■ Exercise aim: Rewrite every one of the rows below, changing each "porch column" to "porch post" and keeping all other text the same. Leave the pictures out of your answer.

■ Provided data:

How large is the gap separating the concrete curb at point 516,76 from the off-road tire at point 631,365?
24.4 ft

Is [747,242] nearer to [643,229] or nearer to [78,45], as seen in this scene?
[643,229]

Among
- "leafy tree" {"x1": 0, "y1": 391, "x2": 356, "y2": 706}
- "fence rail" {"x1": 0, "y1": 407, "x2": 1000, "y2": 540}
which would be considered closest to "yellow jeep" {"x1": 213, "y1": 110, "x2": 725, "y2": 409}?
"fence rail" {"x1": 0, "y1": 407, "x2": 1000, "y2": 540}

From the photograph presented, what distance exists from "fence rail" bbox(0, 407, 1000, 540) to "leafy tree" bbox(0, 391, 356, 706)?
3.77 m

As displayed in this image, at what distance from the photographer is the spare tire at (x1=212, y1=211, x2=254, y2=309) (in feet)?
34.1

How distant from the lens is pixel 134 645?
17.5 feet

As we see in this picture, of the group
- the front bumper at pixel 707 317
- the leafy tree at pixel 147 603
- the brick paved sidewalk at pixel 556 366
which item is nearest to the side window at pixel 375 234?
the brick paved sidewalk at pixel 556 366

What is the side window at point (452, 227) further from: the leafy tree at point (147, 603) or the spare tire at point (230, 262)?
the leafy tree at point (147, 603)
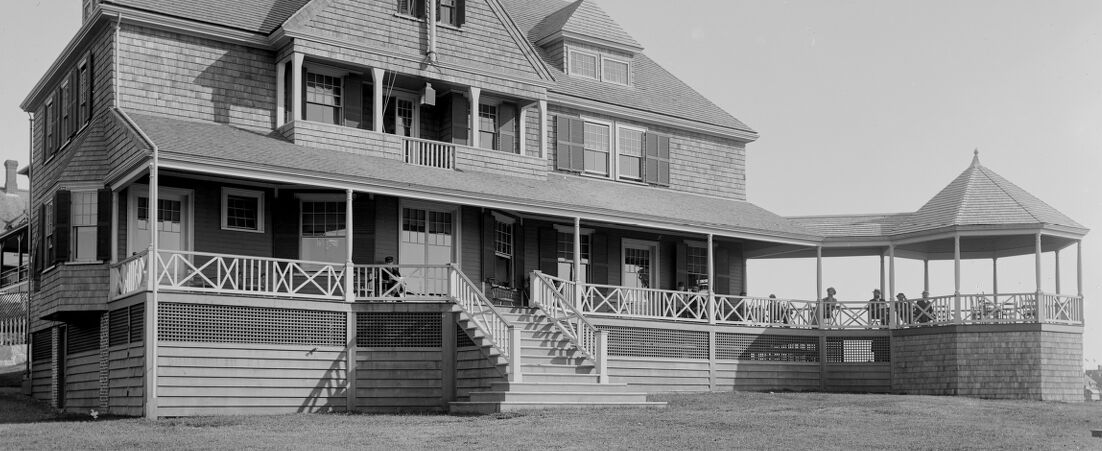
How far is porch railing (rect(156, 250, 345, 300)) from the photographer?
1010 inches

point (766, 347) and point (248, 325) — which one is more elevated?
point (248, 325)

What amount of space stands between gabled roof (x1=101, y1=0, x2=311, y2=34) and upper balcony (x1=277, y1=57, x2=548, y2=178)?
1279 mm

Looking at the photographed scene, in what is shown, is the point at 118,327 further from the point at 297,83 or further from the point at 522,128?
the point at 522,128

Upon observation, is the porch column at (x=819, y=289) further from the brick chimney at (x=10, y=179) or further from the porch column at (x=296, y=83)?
the brick chimney at (x=10, y=179)

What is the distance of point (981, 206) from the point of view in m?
34.2

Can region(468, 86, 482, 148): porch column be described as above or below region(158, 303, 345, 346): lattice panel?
above

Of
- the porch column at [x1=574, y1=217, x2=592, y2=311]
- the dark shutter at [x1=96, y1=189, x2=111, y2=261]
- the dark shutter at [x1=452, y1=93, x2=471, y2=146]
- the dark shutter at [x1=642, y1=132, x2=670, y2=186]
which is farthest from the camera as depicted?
the dark shutter at [x1=642, y1=132, x2=670, y2=186]

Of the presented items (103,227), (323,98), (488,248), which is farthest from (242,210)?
(488,248)

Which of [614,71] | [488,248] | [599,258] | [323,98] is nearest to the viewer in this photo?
[323,98]

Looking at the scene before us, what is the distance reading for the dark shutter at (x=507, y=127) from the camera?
33312 millimetres

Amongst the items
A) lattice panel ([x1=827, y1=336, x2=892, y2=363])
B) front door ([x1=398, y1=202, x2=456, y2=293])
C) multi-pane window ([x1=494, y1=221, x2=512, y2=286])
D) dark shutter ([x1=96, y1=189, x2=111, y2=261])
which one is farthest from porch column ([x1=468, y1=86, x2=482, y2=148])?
Result: lattice panel ([x1=827, y1=336, x2=892, y2=363])

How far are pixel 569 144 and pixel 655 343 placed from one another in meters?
6.11

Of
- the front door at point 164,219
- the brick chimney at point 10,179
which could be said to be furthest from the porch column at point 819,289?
the brick chimney at point 10,179

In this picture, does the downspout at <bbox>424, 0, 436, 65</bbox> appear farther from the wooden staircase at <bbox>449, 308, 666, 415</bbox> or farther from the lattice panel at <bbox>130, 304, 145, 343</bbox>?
the lattice panel at <bbox>130, 304, 145, 343</bbox>
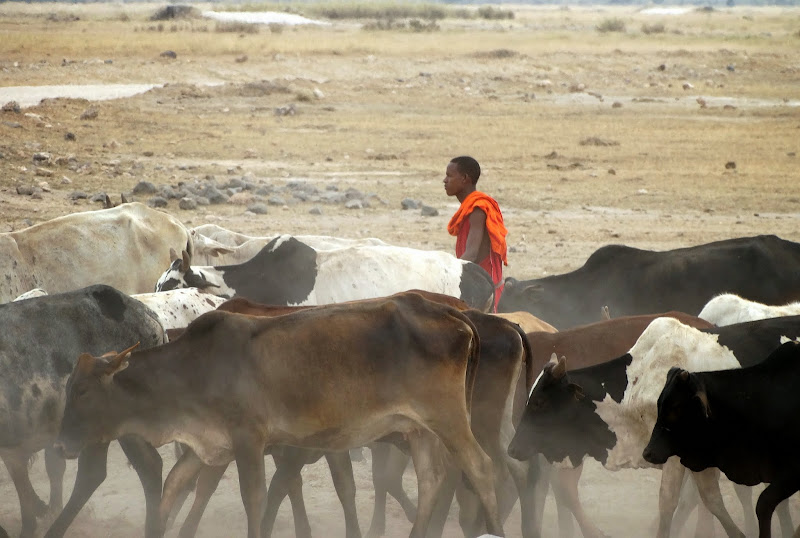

■ Task response:
How large is the gap separating the concrete curb at point 516,76 from the off-road tire at point 631,365?
24.4 ft

Is [747,242] nearer to [643,229] or nearer to [78,45], as seen in this scene?
[643,229]

Among
- "leafy tree" {"x1": 0, "y1": 391, "x2": 356, "y2": 706}
- "fence rail" {"x1": 0, "y1": 407, "x2": 1000, "y2": 540}
which would be considered closest to "yellow jeep" {"x1": 213, "y1": 110, "x2": 725, "y2": 409}?
"fence rail" {"x1": 0, "y1": 407, "x2": 1000, "y2": 540}

From the photograph presented, what distance exists from "fence rail" bbox(0, 407, 1000, 540) to "leafy tree" bbox(0, 391, 356, 706)?
3.77 m

As displayed in this image, at what distance from the photographer is the spare tire at (x1=212, y1=211, x2=254, y2=309) (in feet)?
34.1

How distant from the lens is pixel 134 645?
17.5 feet

As we see in this picture, of the group
- the front bumper at pixel 707 317
- the leafy tree at pixel 147 603
- the brick paved sidewalk at pixel 556 366
which item is nearest to the side window at pixel 375 234?
the brick paved sidewalk at pixel 556 366

What is the side window at point (452, 227) further from: the leafy tree at point (147, 603) or the spare tire at point (230, 262)?
the leafy tree at point (147, 603)
How far is porch railing (rect(156, 250, 345, 300)) from the photographer?
1010 inches

point (766, 347) and point (248, 325) — which one is more elevated?
point (248, 325)

What amount of space stands between gabled roof (x1=101, y1=0, x2=311, y2=34) and upper balcony (x1=277, y1=57, x2=548, y2=178)?
1279 mm

Looking at the photographed scene, in what is shown, is the point at 118,327 further from the point at 297,83 or further from the point at 522,128?
the point at 522,128

Upon observation, is the porch post at (x=819, y=289) further from the brick chimney at (x=10, y=179) or further from the porch post at (x=296, y=83)?
the brick chimney at (x=10, y=179)

What is the distance of point (981, 206) from the point of view in m?
34.2

Can region(468, 86, 482, 148): porch post be described as above or below region(158, 303, 345, 346): lattice panel?
above

Of
- the porch post at [x1=574, y1=217, x2=592, y2=311]
- the dark shutter at [x1=96, y1=189, x2=111, y2=261]
- the dark shutter at [x1=452, y1=93, x2=471, y2=146]
- the dark shutter at [x1=642, y1=132, x2=670, y2=186]
which is farthest from the camera as depicted?
the dark shutter at [x1=642, y1=132, x2=670, y2=186]

Of the presented items (103,227), (323,98), (488,248), which is farthest from (242,210)?
(488,248)

Which of [614,71] | [488,248] | [599,258] | [323,98] is nearest to the viewer in this photo?
[323,98]

Looking at the scene before us, what is the distance reading for the dark shutter at (x=507, y=127) from the camera?
33312 millimetres

Amongst the items
A) lattice panel ([x1=827, y1=336, x2=892, y2=363])
B) front door ([x1=398, y1=202, x2=456, y2=293])
C) multi-pane window ([x1=494, y1=221, x2=512, y2=286])
D) dark shutter ([x1=96, y1=189, x2=111, y2=261])
which one is farthest from porch post ([x1=468, y1=86, x2=482, y2=148])?
Result: lattice panel ([x1=827, y1=336, x2=892, y2=363])

How far are pixel 569 144 and pixel 655 343 placed from one another in meters?
6.11

Of
- the front door at point 164,219
- the brick chimney at point 10,179
which could be said to be furthest from the porch post at point 819,289?
the brick chimney at point 10,179

In this picture, does the downspout at <bbox>424, 0, 436, 65</bbox> appear farther from the wooden staircase at <bbox>449, 308, 666, 415</bbox> or farther from the lattice panel at <bbox>130, 304, 145, 343</bbox>?
the lattice panel at <bbox>130, 304, 145, 343</bbox>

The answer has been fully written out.